Americanas entra com pedido de recuperação judicial e diz ter dívidas de R$ 43 bi

Decisão vem após o banco BTG Pactual conseguir um mandado de segurança para garantir o bloqueio de R$ 1,2 bilhão da conta da varejista; crise foi desencadeada depois de anúncio de débitos de R$ 20 bilhões

  • Por Jovem Pan
  • 19/01/2023 14h16 - Atualizado em 19/01/2023 18h21
Mauro Pimentel/AFP americvanas Ações da companhia desvalorizaram mais de 80% nos últimos dias, chegando a menos de R$ 1,50

Como informado mais cedo pela Jovem Pan, a Americanas ajuizou em caráter de urgência pedido de recuperação judicial. Mais cedo a empresa informou que trabalhava com a possibilidade de dar entrada ‘nos próximos dias ou potencialmente nas próximas horas’. No pedido, a companhia atualizou o valor da sua dívida, agora sendo de R$ 43 bilhões. “Em resumo, o valor total da dívida das Requerentes é de, aproximadamente, R$ 43 bilhões.

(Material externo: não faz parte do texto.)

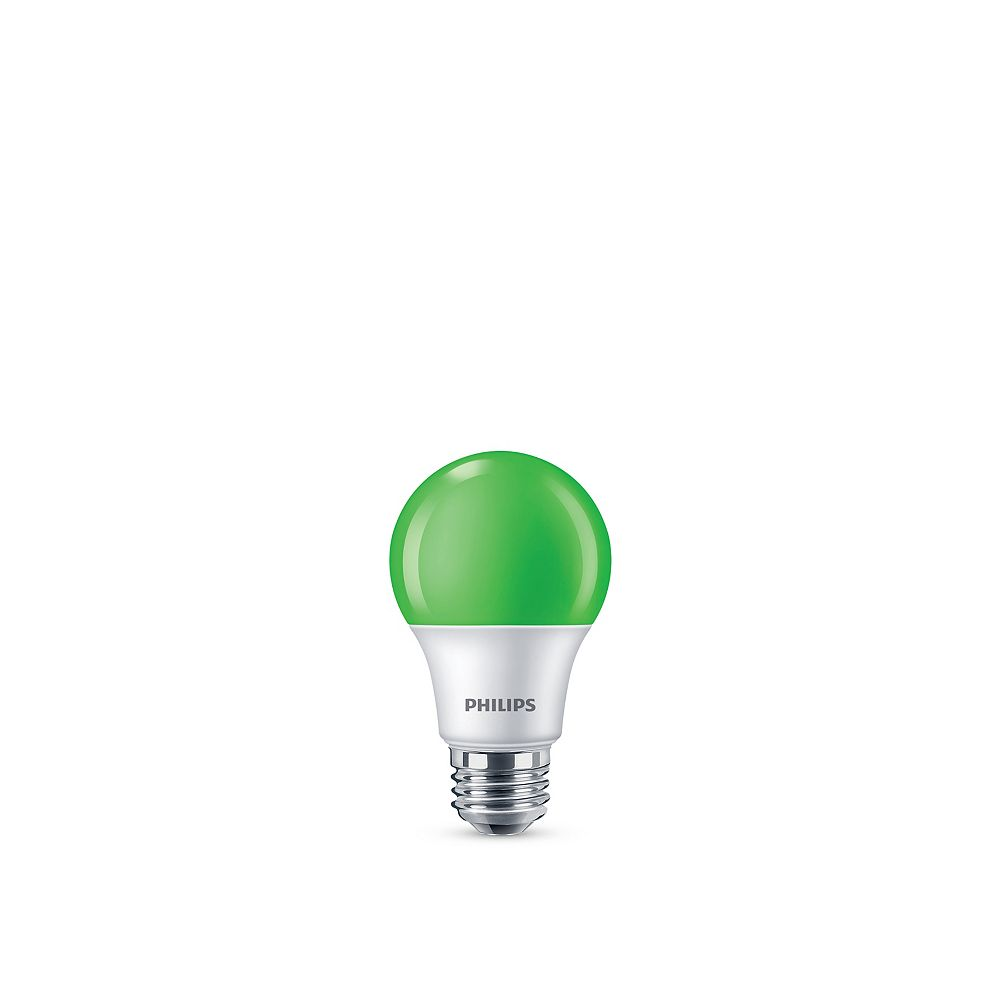 Philips LED 60W A19 Green Non Dimmable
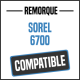 Bâche de remorque compatible SOREL 6700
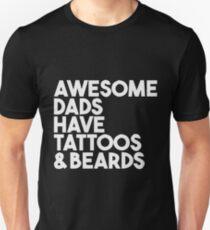 awesome dads Unisex T-Shirt
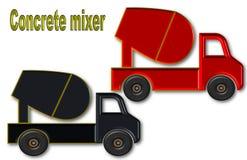 Mooie illustratie van concrete mixer met ruimte voor embleem en reclame stock illustratie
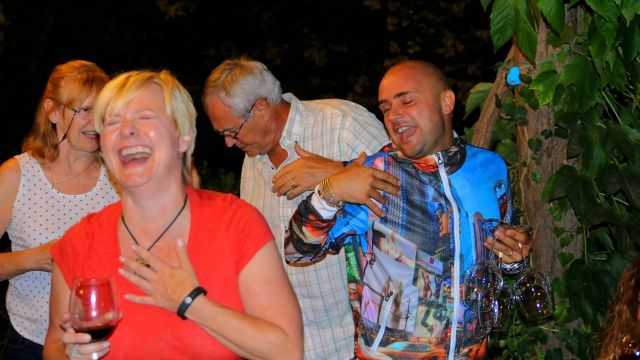 A Party night in the Colli Bolognesi! A night of great wines, good food and very funny people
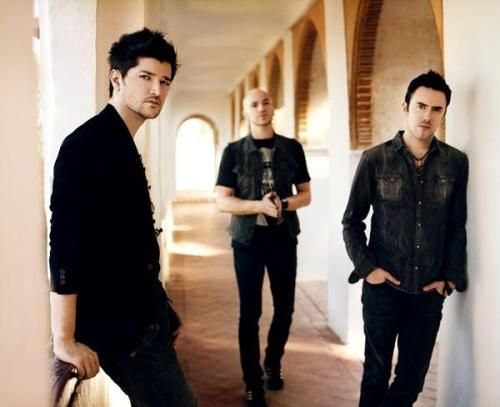 The Script -  L.O.V.E. everything by this group...best lyrics ever (sound like Adam Levine and Maroon 5, too)....going to see them in concert 7/28!   Yeah!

Requer, ainda, o prazo de 48 (quarenta e oito horas) para apresentação da lista de credores completa, a discriminação do passivo e eventuais documentos faltantes, para que reflita da forma mais fidedigna possível a realidade do endividamento do grupo”, informou a empresa. Anteriormente, a companhia havia anunciado uma dívida de R$ 20 bilhões. “A Americanas S.A. informa que deu entrada hoje em seu pedido de Recuperação Judicial na 4ª Vara Empresarial do Rio de Janeiro. Dado o pedido de Recuperação Judicial da empresa, a Administração da Americanas vem a público informar que seguirá operando normalmente dentro das novas regras da recuperação judicial, cujo um dos objetivos principais é a própria manutenção de empregos, pagamento de impostos e a boa relação com seus fornecedores e credores e investidores de forma geral. Para tanto, o grupo de acionistas de referência da empresa informou ao Presidente do Conselho de Administração que pretende manter a liquidez da companhia em patamares que permitam o bom funcionamento da operação de todas as lojas, do seu canal digital, Americanas.com, da AME e suas coligadas. Através deste comunicado, pedimos o engajamento de todos os colaboradores nesta nova fase e principalmente dos fornecedores com quem temos relações históricas. A história da Americanas segue com determinação rumo a uma nova fase, com o compromisso com a sociedade e disposta a construir soluções que possam vir atender aos credores da empresa”, declarou em nota. Segundo a companhia, caso o pedido não seja aceito, há o risco de “absoluto aniquilamento do fluxo de caixa do Grupo Americanas, o que impedirá o cumprimento de obrigações diárias indispensáveis ao exercício da atividade empresarial, tal como o pagamento de fornecedores e funcionários”.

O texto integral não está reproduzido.